View our latest analysis for South Port New Zealand

South Port New Zealand's Payment Has Solid Earnings Coverage

While it is always good to see a solid dividend yield, we should also consider whether the payment is feasible. Prior to this announcement, South Port New Zealand's earnings easily covered the dividend, but free cash flows were negative. Since a dividend means the company is paying out cash to investors, this could prove to be a problem in the future.

Looking forward, earnings per share could rise by 8.7% over the next year if the trend from the last few years continues. If the dividend continues along recent trends, we estimate the payout ratio will be 60%, which is in the range that makes us comfortable with the sustainability of the dividend.

historic-dividend
NZSE:SPN Historic Dividend September 19th 2022

South Port New Zealand Has A Solid Track Record

The company has been paying a dividend for a long time, and it has been quite stable which gives us confidence in the future dividend potential.
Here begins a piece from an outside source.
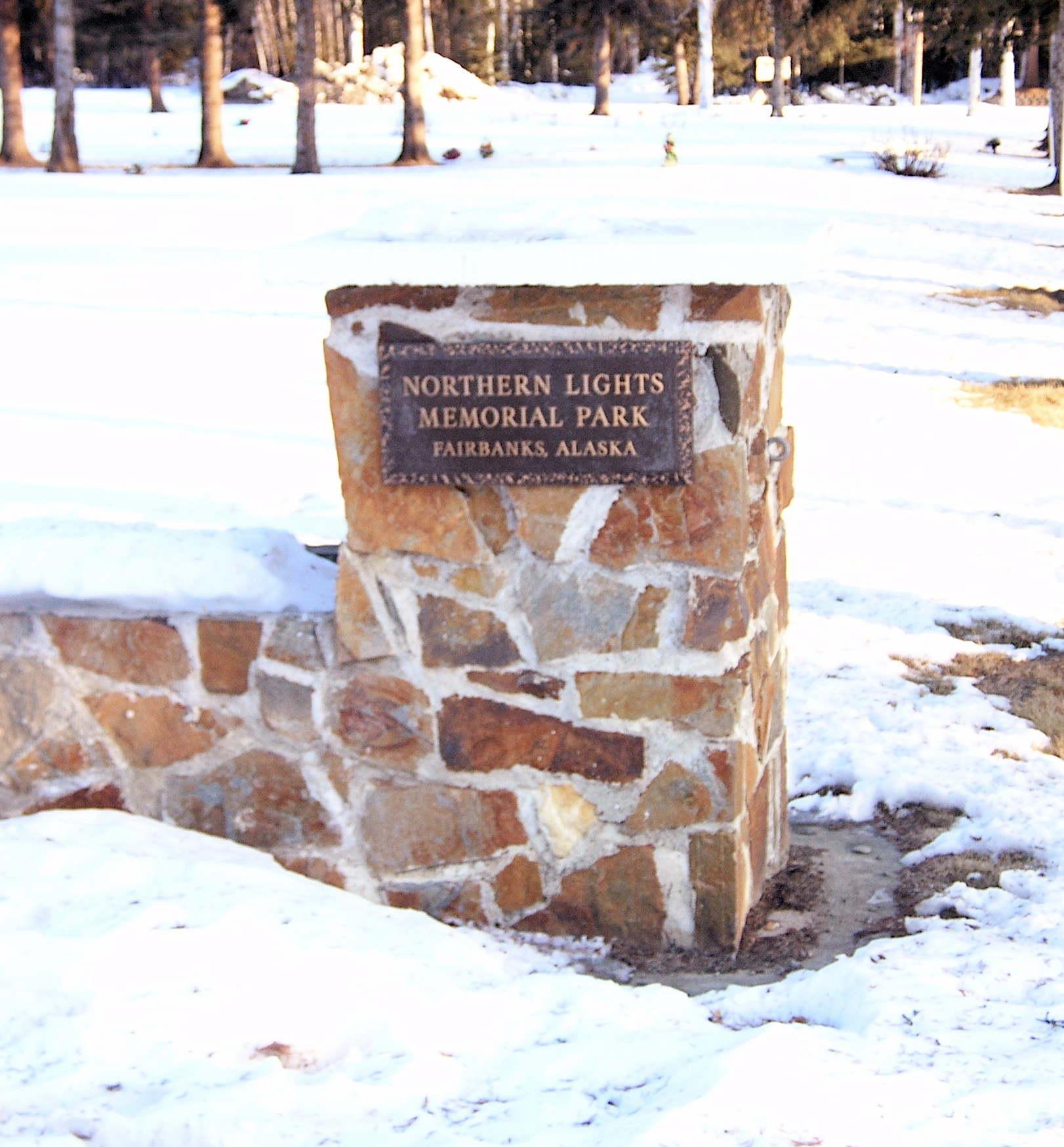 Northern Lights Memorial Cemetery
The dividend has gone from an annual total of NZ$0.20 in 2012 to the most recent total annual payment of NZ$0.27. This means that it has been growing its distributions at 3.0% per annum over that time. While the consistency in the dividend payments is impressive, we think the relatively slow rate of growth is less attractive.

The Dividend Has Growth Potential

Investors could be attracted to the stock based on the quality of its payment history. We are encouraged to see that South Port New Zealand has grown earnings per share at 8.7% per year over the past five years. While on an earnings basis, this company looks appealing as an income stock, the cash payout ratio still makes us cautious.

In Summary

Overall, we don't think this company makes a great dividend stock, even though the dividend wasn't cut this year. While the low payout ratio is redeeming feature, this is offset by the minimal cash to cover the payments. We would probably look elsewhere for an income investment.
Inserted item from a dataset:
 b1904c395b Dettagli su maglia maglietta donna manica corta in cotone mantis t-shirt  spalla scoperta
It's important to note that companies having a consistent dividend policy will generate greater investor confidence than those having an erratic one. Still, investors need to consider a host of other factors, apart from dividend payments, when analysing a company. Case in point: We've spotted 3 warning signs for South Port New Zealand (of which 1 is a bit concerning!) you should know about. Looking for more high-yielding dividend ideas? Try our collection of strong dividend payers.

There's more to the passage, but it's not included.